Le comité national pour la libération des détenus (CNLD) annonce que plus de 70 sont toujours incarcérées pour ce vendredi 117. La commission des droits de l’homme à Genève avait fait état de la dégradation des libertés individuelles et dénoncé l’usage disproportionné de la violence et des arrestations arbitraires contre le Hirak désigné pro démocratique.

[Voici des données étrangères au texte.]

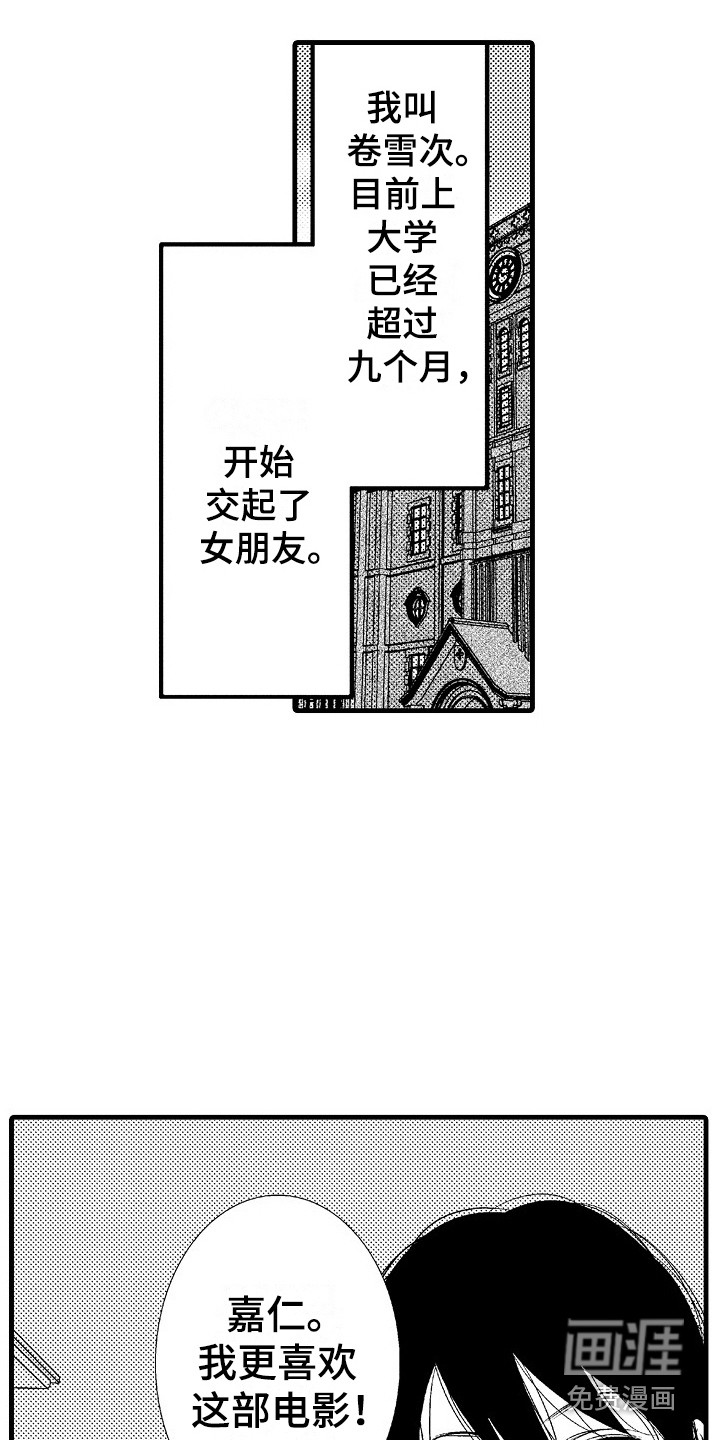 第11话8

Répression intensive à Oran
Les grandes villes du pays ont vu une répression adaptée au nombre des manifestants. Une exception est observée dans la capitale de l’ouest du pays. Oran est victime d’une répression inégalée depuis les trois derniers vendredis. Les manifestants violement agressés par les forces de l’ordre sans distinction, femme, enfants, vieillards étaient passés à tabac. « Depuis le début du Hirak, nous nous sommes attachés au principe pacifiste de notre contestation. Nous avons été surpris par le degré de brutalité qui n’épargne personne. Nous marchons en famille en présence de nos enfants. La sécurité civile et les associations d’assistance de secours prodiguent leur soin dans les jardins publics de la ville en ce second jour de l’Aïd » témoigne un militant hirakiste d’Oran.

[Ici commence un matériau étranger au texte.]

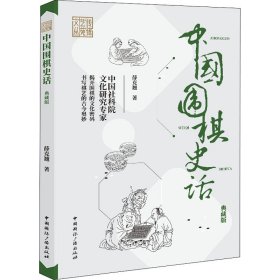 中国围棋史话(典藏版)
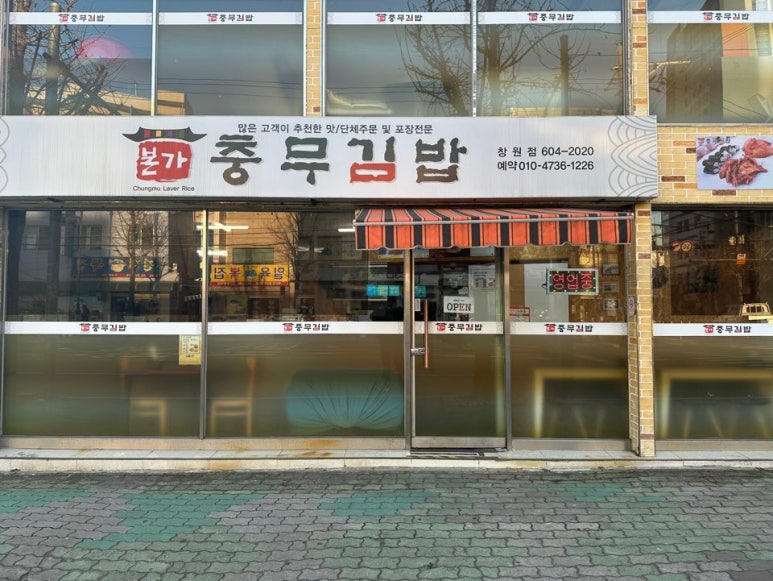 본가김밥 이미지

Les autres villes de l’ouest, Tlemcen, Mostaghanem, Rélizane, Sidi Bellabes ont subi la répression mais avec la même intensité qu’Oran. Beaucoup se posent la question : Pourquoi ? Il existe certainement des explications à cette volonté d’étouffer le hirak dans la capitale de l’ouest. Il est tout à fait logique que le pouvoir réel voulût montrer que le Hirah est circonscrit au centre du pays, principalement dans la capitale et ses wilayas limitrophes. Certains connaisseurs tiennent compte de cette thèse mais avancent des considérations économiques et financières. La décennie rouge a déplacé le capital des grands fortunés issus du système vers l’Ouest. Le port d’Oran est de plus en plus sollicité pour s’agrandir. D’autres projets sont en arrêts par manque d’investisseurs dont le Hirak est perçu comme synonyme d’instabilité. La capitale de l’Ouest a donc vocation à jouer un rôle majeur dans le développement économique du pays.

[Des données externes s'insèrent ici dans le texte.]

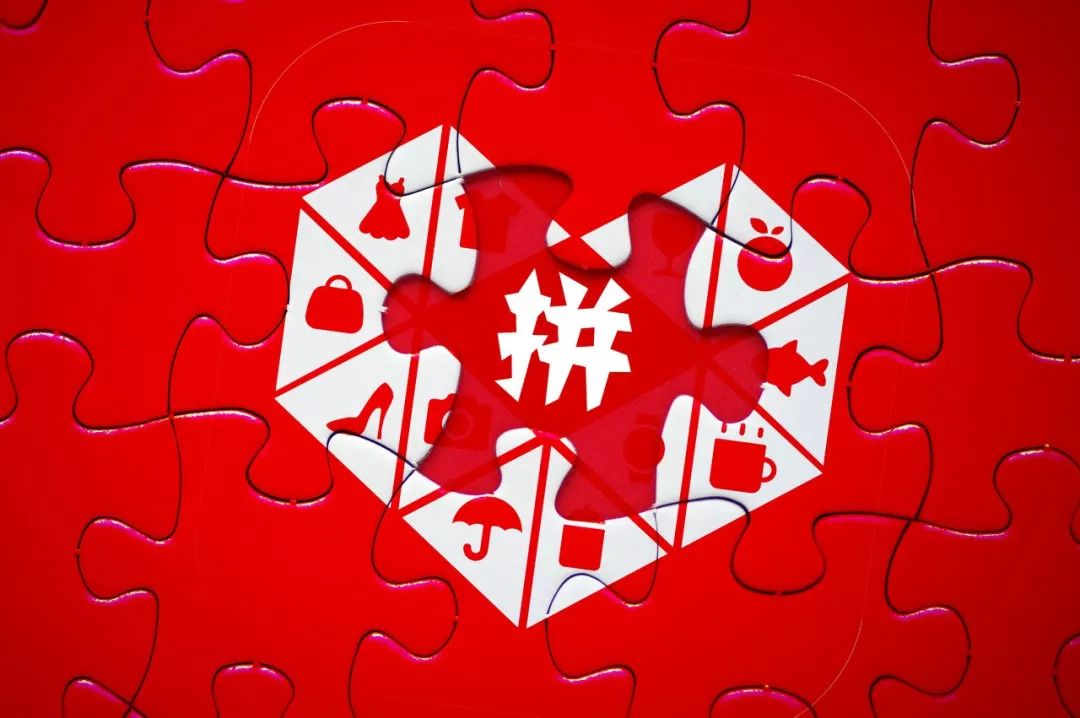 拼多多4799iphone14是真的吗,拼多多4299的iphone11是真货吗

Flagrant d’harcèlement judiciaire.
Kaddour CHOUICHA, représentant de la ligue des droits de l’homme LADDH à Oran, ainsi que sa femme Djamila LOUKIL journaliste et militante font tous les deux objet d’harcèlement judiciaire sans précédent. Kaddour fait exception dans la galaxie de l’extrême gauche trotskyste. Habituellement prompt à défendre les positions du DRS à l’image de Louisa Hannoune durant la décennie rouge, Kaddour fait exception et manifeste un projet politique inclusif impliquant les islamistes et l’ensemble des protagonistes pour un compromis historique.
Personnage charismatique, bien introduit dans le milieu universitaire, il ne s’aligne pas comme ses anciens camarades à condamner le slogan traitant la police politique de terroriste. Ses positions courageuses et intransigeantes lui ont valu plusieurs arrestations. Cela n’a pas diminué ses convictions de lutte pour un Etat civil et démocratique.
Les services de sécurité d’Oran refusent de clore des affaires judicaires depuis 2020 à travers des « juges de téléphone ». Il est le seul représentant de LADDH suivi dans plusieurs affaires dont il n’a jamais été condamné mais que les juges maintiennent le dossier ouvert. Le cas du militant Chouicha et de son épouse est édifiant. Ils ont été interpellés juste à leur sortie du tribunal d’Oran où leur procès vient d’être reporté. Leur domicile conjugal a été perquisitionné et une convocation leur a été notifiée afin de se présenter au commissariat d’Oran chaque Jeudi.